◆ TO DO:
1. Name every author listed at the top of the case report on foreign body ingestion.
2. Using the case report on foreign body ingestion, answer each question below:
(a) On what date was the case report submitted?
(b) Under which license is the case report distributed?
(c) What DOI does the citation give?
3. Carry on writing the case report on foreign body ingestion, beginning after its final sentence.

◆ TEXT UNDER STUDY:
Saleem Ullah Khan1, Muhammad Kamran1, Asim Ur Rehman1, Muhammad Ramzan1, Imran Hashim1, Mohammad Rehan Malik2.
- Department of Pediatric Surgery, Unit I, Children’s Hospital & Institute of Child Health Lahore, Pakistan.
- Medical Officer, Nishtar Hospital, Multan, Pakistan.
Corresponding Author: Dr Saleem Ullah Khan, Department of Pediatric Surgery, Unit I, Children’s Hospital & Institute of Child Health, Lahore, Pakistan.
Submission: Oct 11, 2019
Acceptance: Dec 10, 2019
Publication:Online First, Dec 30, 2019
Copyright © 2020 Pakistan Journal of Surgery & Medicine. This is an open-access article distributed under the terms of the Creative Commons Attribution 4.0 License, which permits unrestricted use, distribution & reproduction in any medium provided that original work is cited properly.
Article Citation: Khan SU, Kamran M, Rehman A, Ramzan M, Hashim I, Malik MR. A Rare Case of Foreign Body Ingestion, Mimicking as Mesenteric Cyst. “Case Report”. Pak J Surg Med. 2020;1(1):56-59. Available from: doi: 10.5281/zenodo.3595017.
Background: Foreign body ingestion by children is a commonly encountered problem and accounts for a significant emergency visit among the pediatric population. Although these ingested foreign bodies pass spontaneously and uneventfully, a subset of such bodies may become trapped in the digestive tract, eventually leading to significant injury. Most of these bodies are radio-opaque and detectable radiologically, but some radio-lucent may become a diagnostic dilemma and subtle management issue.

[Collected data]
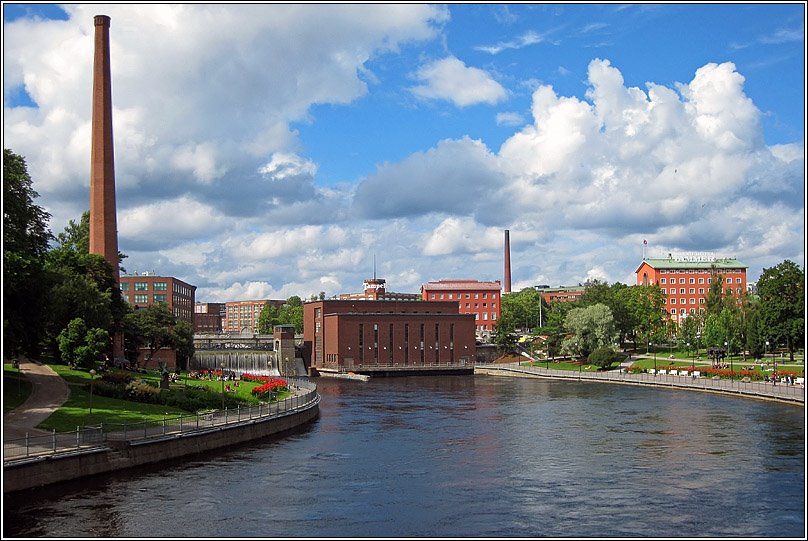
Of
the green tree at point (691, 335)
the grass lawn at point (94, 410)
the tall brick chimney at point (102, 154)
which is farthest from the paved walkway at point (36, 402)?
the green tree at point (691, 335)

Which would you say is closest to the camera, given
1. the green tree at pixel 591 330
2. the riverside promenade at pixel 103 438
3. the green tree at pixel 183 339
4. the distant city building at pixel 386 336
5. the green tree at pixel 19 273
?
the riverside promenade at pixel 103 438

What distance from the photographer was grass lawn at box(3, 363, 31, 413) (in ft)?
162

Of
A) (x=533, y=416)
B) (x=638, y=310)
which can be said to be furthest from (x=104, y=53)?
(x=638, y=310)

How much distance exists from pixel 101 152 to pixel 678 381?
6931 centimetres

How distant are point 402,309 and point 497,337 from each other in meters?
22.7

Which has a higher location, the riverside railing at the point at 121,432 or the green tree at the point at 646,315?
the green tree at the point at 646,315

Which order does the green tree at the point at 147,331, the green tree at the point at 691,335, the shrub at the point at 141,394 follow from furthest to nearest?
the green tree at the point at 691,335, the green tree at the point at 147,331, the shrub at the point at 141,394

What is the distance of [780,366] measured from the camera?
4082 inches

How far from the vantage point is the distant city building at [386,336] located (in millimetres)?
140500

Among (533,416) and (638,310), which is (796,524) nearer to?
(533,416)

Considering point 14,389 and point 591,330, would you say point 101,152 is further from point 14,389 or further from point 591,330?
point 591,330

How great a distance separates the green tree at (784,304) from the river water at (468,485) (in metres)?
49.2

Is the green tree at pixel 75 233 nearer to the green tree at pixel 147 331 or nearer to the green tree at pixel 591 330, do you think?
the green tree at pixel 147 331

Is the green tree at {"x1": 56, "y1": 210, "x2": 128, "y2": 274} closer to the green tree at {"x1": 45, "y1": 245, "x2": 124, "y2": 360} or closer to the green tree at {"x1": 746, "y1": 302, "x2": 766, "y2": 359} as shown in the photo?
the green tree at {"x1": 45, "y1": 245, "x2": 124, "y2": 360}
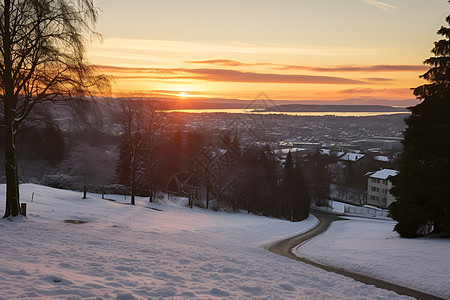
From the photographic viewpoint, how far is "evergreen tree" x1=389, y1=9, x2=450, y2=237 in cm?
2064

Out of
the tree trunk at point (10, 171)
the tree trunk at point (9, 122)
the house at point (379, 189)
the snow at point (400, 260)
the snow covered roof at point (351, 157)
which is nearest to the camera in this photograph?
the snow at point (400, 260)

==

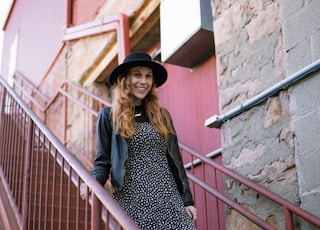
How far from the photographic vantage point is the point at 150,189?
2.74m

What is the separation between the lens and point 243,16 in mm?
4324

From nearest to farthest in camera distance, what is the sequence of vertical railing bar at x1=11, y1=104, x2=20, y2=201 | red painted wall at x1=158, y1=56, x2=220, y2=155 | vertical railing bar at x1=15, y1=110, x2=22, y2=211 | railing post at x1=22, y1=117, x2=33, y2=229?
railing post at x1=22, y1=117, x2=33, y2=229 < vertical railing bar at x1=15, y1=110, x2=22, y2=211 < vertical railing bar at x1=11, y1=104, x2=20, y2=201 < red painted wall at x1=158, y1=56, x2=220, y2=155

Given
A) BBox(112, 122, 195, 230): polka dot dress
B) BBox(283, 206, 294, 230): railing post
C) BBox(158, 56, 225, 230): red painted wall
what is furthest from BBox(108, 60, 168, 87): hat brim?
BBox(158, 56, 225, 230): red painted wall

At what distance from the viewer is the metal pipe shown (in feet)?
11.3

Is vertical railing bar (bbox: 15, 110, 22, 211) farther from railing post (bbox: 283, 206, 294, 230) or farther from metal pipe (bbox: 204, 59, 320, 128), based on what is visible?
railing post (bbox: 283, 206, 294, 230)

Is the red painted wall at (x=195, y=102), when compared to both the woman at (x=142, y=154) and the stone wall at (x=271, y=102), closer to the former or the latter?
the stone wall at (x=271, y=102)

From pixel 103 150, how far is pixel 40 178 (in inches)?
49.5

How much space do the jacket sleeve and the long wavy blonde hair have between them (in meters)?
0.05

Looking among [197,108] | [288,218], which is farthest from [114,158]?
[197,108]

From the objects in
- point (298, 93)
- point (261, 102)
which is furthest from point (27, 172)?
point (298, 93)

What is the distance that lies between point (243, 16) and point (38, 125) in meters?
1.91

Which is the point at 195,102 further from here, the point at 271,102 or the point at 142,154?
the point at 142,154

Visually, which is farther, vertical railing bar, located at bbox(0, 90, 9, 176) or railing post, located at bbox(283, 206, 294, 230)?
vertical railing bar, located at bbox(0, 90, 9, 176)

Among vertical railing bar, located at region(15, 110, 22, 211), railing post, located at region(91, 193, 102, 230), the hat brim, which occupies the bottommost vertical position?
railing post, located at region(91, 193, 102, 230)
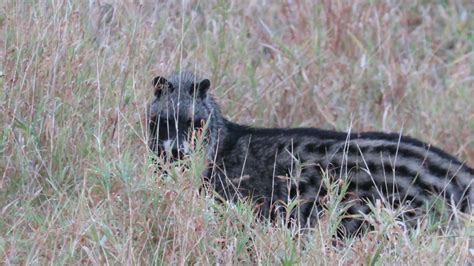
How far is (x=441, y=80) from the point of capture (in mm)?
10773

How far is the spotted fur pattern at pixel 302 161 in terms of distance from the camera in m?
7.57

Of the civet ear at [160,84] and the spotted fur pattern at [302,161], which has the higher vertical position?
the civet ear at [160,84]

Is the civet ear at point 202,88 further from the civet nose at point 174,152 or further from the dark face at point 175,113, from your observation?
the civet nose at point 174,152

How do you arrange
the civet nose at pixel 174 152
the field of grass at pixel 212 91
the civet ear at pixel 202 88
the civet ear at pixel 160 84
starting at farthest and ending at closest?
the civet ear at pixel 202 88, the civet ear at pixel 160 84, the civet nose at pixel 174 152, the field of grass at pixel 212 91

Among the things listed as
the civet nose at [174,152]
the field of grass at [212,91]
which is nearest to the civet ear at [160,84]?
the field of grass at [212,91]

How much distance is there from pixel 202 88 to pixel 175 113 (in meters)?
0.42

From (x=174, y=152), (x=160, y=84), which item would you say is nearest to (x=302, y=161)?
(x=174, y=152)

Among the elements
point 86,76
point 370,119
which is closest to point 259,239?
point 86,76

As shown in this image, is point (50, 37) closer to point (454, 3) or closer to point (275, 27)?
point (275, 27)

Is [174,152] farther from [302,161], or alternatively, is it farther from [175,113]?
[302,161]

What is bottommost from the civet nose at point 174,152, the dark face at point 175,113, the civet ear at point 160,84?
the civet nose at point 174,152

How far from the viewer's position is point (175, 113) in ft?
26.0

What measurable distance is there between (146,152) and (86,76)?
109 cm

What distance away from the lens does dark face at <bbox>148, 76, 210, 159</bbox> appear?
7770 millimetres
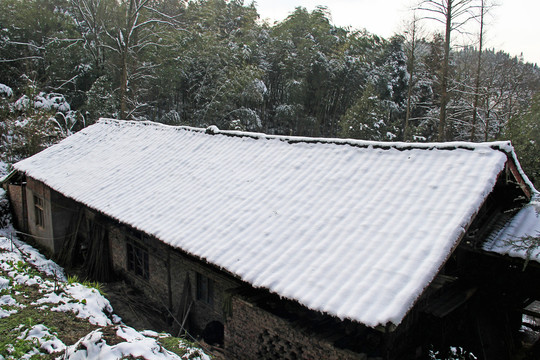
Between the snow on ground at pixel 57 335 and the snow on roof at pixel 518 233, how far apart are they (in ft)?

◆ RESULTS FOR EACH TASK:
1. Saleem Ullah Khan, Muhammad Kamran, Asim Ur Rehman, Muhammad Ramzan, Imran Hashim, Mohammad Rehan Malik

2.
(a) Oct 11, 2019
(b) The Creative Commons Attribution 4.0 License
(c) 10.5281/zenodo.3595017

3.
Case Report: We report a case of a one-year girl who presented after accidental ingestion of a foreign body with signs and symptoms of acute intestinal obstruction. Initially, we were unable to diagnose the cause, but later the radiological investigation suspected a mesenteric cyst. After the failure to respond to conservative measures, she underwent exploratory laparotomy, and a jelly ball was removed from the gut. The patient had uneventful postoperative recovery and was kept on follow-up for three months without any complication.
Conclusion: These patients do not respond to conservative measures and need surgery on an emergency basis. It is likely that if left untreated may have caused Intestinal perforation and irreversible shock. Radiolucent foreign bodies are difficult to diagnose and need a high level of suspicion. The need of the hour is to educate the parents to be extra vigilant as “prevention is better than cure”.
Keywords: Foreign body ingestion, Intestinal Obstruction, Mesenteric Cyst, Crystal jelly ball.
Foreign body ingestion is a common problem in children less than three years and can lead to severe consequences if not diagnosed and managed timely.[1,2] Un-witnessed foreign body ingestion poses a diagnostic challenge as parents do not report to the hospital till children are critically ill. Unlike adults, the children may not be able to articulate proper history and physical findings may also be unremarkable.[3,4] Children may present with signs and symptoms of acute intestinal obstruction. Un-Witnessed foreign body ingestion may lead to delay in reporting and treatment until children are critical. Conventional investigations may not be able to pick their real cause. Hence they may require CT scans. Since all hospitals do not have access to CT scans; thus, it all comes down to plain abdominal radiographs and ultrasound to diagnose these children, especially in periphery hospitals.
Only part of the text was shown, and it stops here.